:: Work to complete ::
The reply must be the number of lines in the following material that include the word "structural", and nothing more.

========

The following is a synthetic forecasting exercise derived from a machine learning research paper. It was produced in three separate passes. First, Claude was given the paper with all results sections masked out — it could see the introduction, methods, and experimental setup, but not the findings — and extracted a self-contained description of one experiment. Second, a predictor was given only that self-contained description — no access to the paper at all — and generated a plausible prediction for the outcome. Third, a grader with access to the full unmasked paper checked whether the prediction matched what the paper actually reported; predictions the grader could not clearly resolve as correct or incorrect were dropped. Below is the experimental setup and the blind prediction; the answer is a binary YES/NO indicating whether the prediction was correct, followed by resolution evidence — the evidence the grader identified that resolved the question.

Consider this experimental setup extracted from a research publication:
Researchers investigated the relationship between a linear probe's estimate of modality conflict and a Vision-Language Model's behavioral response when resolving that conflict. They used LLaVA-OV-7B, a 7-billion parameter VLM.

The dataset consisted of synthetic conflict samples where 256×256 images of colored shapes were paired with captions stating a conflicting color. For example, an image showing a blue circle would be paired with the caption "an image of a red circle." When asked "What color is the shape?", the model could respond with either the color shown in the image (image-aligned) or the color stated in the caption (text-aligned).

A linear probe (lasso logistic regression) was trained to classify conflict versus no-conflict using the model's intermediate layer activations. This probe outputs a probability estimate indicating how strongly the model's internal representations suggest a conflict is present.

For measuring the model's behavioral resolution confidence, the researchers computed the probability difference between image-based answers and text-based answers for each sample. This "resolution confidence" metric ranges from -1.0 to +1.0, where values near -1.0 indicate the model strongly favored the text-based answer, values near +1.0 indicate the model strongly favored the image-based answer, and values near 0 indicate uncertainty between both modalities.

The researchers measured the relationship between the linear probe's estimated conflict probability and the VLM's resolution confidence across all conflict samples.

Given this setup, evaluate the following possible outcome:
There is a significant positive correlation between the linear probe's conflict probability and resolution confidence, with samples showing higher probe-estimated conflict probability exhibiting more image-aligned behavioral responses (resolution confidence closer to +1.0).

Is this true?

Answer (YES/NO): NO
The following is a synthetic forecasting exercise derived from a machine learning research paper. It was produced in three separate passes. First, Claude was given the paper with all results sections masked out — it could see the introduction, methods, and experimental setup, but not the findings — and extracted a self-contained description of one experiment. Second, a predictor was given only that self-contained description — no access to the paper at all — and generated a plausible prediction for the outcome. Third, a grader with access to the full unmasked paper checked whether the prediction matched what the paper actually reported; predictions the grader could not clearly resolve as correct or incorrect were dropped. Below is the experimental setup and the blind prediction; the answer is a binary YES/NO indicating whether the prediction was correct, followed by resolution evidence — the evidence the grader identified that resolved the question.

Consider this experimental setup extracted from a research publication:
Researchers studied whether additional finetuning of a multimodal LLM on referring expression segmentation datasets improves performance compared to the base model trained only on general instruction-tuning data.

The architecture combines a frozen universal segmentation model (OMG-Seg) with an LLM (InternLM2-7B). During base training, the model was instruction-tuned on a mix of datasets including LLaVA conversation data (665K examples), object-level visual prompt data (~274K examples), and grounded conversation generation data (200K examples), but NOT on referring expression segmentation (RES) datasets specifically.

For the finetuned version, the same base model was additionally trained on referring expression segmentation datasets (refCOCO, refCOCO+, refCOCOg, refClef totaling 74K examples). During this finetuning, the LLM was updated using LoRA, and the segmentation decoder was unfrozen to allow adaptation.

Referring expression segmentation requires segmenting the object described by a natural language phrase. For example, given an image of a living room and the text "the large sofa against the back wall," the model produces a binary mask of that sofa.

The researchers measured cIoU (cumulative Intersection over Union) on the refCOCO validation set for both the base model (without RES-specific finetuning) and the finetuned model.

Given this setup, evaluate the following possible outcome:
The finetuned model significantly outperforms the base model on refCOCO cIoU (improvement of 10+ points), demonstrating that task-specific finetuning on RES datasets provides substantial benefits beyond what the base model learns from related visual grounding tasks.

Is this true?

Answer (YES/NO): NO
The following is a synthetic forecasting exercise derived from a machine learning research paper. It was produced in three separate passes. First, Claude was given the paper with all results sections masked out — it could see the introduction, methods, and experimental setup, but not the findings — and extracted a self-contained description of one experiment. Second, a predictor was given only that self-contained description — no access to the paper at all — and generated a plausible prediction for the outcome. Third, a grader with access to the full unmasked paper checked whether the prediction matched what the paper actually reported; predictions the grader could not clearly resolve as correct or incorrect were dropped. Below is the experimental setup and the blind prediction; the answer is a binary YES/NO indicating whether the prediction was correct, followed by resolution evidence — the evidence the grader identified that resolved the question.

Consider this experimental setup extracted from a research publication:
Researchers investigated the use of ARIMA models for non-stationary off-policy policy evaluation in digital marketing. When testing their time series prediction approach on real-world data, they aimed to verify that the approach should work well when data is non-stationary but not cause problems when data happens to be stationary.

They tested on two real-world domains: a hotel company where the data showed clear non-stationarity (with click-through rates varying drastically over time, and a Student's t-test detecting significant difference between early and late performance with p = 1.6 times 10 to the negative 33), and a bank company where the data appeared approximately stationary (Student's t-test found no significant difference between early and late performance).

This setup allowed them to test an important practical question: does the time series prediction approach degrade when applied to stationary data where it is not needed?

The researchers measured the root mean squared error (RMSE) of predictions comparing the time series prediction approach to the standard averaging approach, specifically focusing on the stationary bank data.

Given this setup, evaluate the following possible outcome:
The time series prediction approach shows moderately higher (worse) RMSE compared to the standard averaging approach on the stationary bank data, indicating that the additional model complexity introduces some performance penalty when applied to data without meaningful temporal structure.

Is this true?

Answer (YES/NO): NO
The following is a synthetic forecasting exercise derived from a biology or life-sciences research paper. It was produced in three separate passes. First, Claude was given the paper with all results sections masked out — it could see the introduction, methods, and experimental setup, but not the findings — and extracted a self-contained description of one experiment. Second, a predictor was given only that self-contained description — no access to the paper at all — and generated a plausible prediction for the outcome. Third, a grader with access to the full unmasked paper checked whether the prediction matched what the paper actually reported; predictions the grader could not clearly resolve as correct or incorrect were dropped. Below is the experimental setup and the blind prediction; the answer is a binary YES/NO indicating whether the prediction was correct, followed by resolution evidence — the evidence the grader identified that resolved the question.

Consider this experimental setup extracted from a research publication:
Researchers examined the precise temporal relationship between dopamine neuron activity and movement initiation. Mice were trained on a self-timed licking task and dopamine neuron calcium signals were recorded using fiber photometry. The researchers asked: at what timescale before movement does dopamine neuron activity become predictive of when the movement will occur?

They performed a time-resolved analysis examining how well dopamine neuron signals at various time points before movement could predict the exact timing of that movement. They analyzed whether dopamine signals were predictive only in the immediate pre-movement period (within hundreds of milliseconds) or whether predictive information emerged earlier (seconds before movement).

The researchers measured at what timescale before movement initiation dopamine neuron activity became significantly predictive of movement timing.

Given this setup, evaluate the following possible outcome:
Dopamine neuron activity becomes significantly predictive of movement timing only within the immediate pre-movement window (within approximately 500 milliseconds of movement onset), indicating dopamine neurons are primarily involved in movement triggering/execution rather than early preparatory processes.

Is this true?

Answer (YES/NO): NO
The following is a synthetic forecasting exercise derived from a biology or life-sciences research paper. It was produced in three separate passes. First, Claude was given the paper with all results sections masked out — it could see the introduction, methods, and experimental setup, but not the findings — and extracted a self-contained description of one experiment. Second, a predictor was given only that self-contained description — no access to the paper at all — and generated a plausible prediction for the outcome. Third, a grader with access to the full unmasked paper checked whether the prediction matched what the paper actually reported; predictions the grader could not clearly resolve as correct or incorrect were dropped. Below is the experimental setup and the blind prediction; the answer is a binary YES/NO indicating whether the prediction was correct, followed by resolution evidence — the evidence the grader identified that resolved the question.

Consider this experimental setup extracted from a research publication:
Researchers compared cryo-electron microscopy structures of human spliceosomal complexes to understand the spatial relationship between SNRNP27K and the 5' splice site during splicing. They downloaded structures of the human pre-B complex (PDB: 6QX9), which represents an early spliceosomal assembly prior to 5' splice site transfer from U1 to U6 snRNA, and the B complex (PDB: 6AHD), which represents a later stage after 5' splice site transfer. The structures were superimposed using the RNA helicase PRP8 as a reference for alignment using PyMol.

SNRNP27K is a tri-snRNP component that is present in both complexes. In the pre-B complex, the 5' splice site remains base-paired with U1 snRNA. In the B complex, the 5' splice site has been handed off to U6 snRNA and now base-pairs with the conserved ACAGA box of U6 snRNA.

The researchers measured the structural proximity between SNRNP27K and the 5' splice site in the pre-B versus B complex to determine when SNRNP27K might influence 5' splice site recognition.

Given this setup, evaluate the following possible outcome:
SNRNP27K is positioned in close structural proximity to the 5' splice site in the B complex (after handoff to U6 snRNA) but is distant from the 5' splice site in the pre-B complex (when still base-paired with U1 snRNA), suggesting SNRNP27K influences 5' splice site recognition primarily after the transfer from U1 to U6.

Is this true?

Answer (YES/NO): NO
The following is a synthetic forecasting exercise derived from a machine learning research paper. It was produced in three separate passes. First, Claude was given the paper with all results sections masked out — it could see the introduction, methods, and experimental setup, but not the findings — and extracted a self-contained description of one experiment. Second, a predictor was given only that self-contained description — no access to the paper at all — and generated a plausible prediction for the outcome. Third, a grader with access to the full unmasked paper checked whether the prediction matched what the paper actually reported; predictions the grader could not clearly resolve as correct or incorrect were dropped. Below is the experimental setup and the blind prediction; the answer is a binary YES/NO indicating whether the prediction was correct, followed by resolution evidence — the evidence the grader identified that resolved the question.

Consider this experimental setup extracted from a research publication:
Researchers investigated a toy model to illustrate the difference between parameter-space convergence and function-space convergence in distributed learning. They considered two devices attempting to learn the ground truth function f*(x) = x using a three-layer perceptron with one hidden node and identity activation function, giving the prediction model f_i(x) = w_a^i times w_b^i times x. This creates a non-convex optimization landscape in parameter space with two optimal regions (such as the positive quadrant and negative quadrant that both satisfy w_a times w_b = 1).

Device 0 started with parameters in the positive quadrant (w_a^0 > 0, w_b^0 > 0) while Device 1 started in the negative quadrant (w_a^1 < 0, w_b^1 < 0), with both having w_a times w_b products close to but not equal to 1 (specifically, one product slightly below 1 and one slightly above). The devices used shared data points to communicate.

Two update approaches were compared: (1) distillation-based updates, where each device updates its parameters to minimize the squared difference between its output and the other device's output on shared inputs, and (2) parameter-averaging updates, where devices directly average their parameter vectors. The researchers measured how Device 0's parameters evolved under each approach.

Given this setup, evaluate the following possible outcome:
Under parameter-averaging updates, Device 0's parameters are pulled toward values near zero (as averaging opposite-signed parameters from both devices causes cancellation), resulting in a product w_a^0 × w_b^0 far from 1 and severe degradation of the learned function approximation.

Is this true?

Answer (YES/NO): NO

========

:: Solution to this problem ::
2